• [Short task] Which of the lines below contain the string "distantly", with case counting? Pull out each such line in full.

• [Input records]
....

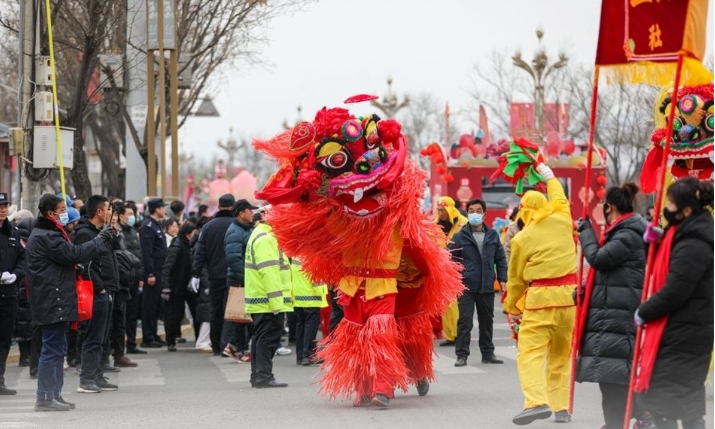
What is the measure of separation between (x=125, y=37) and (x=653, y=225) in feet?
64.3

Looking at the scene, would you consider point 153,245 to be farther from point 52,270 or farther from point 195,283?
point 52,270

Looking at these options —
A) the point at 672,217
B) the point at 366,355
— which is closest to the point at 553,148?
the point at 366,355

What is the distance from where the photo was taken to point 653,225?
661cm

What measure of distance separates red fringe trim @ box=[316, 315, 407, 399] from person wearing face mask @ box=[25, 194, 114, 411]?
221 cm

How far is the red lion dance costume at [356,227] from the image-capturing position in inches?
389

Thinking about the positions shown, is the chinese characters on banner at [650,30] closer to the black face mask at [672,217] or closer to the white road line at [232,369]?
the black face mask at [672,217]

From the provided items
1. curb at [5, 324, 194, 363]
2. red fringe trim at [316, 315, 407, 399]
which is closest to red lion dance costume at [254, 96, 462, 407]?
red fringe trim at [316, 315, 407, 399]

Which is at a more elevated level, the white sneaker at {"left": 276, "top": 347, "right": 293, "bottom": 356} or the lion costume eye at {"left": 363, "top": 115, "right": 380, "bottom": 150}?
the lion costume eye at {"left": 363, "top": 115, "right": 380, "bottom": 150}

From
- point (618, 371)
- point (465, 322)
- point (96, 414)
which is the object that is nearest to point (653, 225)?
point (618, 371)

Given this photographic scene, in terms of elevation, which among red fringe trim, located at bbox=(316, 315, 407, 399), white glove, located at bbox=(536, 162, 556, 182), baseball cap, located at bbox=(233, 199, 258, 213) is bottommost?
red fringe trim, located at bbox=(316, 315, 407, 399)

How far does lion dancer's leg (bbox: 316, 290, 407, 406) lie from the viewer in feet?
32.2

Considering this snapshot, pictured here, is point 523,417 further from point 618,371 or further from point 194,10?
point 194,10

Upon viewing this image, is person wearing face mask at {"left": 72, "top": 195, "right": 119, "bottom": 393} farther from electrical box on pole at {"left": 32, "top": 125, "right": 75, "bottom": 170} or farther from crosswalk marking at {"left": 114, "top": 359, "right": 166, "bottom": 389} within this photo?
electrical box on pole at {"left": 32, "top": 125, "right": 75, "bottom": 170}

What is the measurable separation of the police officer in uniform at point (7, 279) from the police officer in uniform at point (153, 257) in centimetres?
411
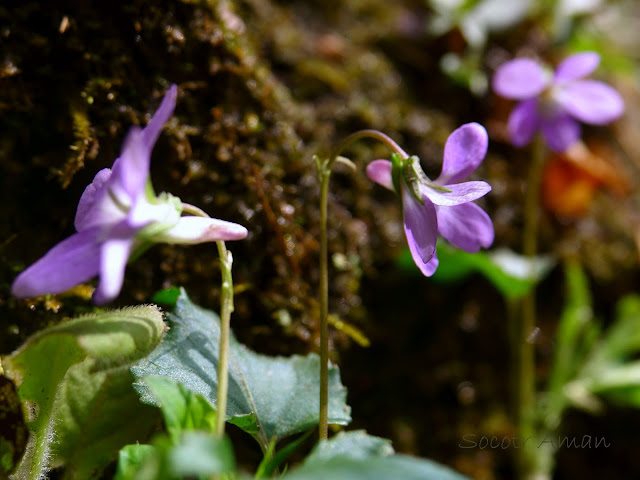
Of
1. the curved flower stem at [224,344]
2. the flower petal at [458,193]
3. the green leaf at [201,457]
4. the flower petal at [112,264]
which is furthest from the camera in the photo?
the flower petal at [458,193]

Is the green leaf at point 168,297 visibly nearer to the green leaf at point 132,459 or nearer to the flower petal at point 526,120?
the green leaf at point 132,459

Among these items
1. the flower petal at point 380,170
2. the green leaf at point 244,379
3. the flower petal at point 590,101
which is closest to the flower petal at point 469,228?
the flower petal at point 380,170

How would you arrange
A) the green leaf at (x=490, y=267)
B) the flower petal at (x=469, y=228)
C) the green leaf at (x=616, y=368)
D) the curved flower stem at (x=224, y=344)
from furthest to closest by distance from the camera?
the green leaf at (x=616, y=368), the green leaf at (x=490, y=267), the flower petal at (x=469, y=228), the curved flower stem at (x=224, y=344)

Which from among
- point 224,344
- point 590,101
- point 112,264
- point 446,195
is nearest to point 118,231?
point 112,264

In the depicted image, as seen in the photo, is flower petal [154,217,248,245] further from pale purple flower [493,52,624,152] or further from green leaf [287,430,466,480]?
pale purple flower [493,52,624,152]

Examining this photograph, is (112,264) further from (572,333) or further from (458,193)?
(572,333)

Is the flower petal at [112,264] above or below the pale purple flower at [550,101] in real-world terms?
below

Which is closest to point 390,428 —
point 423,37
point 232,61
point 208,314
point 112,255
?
point 208,314
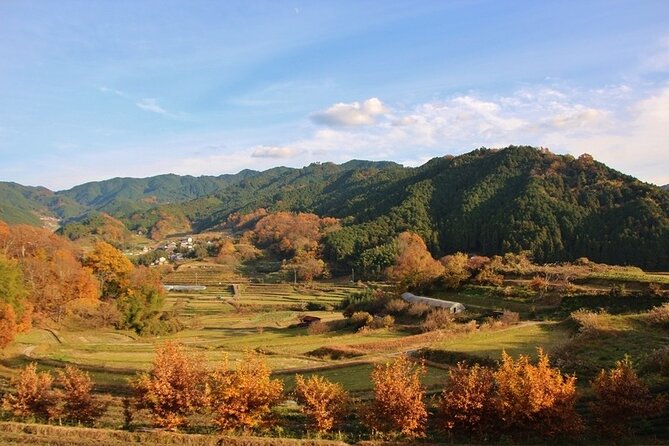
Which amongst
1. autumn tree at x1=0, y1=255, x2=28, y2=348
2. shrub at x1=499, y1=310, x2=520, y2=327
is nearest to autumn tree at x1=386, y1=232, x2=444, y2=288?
shrub at x1=499, y1=310, x2=520, y2=327

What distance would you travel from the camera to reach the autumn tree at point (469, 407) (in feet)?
61.5

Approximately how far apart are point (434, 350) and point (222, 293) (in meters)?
65.2

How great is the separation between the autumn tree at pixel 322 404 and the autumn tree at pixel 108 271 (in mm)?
56549

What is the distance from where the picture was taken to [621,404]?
1808cm

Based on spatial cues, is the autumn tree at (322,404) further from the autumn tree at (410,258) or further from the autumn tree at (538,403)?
the autumn tree at (410,258)

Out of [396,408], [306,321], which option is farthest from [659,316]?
[306,321]

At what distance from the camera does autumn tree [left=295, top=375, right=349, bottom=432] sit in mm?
19703

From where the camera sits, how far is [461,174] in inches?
5925

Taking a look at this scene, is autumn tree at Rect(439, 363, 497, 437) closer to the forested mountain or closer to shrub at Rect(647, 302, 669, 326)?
shrub at Rect(647, 302, 669, 326)

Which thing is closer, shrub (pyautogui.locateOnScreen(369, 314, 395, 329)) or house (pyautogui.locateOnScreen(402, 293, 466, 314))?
shrub (pyautogui.locateOnScreen(369, 314, 395, 329))

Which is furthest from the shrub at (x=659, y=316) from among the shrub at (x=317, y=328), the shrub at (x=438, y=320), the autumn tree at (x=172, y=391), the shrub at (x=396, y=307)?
the autumn tree at (x=172, y=391)

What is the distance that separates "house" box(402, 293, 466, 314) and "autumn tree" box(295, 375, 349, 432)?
1213 inches

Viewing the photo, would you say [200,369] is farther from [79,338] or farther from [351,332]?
[79,338]

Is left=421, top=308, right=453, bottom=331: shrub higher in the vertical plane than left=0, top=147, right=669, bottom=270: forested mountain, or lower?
lower
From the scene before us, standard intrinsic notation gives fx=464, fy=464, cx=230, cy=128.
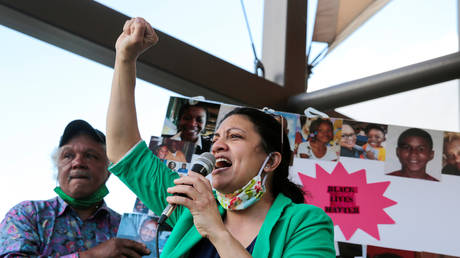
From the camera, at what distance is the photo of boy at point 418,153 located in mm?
2334

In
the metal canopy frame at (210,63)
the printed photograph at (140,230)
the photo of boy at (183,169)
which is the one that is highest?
the metal canopy frame at (210,63)

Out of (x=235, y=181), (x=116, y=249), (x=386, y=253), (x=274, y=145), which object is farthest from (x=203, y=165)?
(x=386, y=253)

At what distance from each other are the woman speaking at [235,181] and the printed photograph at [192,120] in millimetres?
550

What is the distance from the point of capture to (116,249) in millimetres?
1892

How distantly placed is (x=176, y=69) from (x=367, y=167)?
108 cm

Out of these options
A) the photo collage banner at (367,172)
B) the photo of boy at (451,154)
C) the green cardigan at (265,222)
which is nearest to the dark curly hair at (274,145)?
the green cardigan at (265,222)

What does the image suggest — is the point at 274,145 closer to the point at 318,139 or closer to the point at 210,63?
the point at 318,139

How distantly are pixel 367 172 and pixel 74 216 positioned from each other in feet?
4.72

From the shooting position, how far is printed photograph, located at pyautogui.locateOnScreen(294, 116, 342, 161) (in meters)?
2.36

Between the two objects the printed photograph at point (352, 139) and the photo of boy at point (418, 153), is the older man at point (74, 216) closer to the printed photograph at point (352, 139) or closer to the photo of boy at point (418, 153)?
the printed photograph at point (352, 139)

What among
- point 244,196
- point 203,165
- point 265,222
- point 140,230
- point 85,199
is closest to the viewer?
point 203,165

....

• [Task output]
How distantly placed is (x=176, y=69) from (x=367, y=167)?
How distantly are pixel 367 172 and pixel 74 216 positioned from each other in feet?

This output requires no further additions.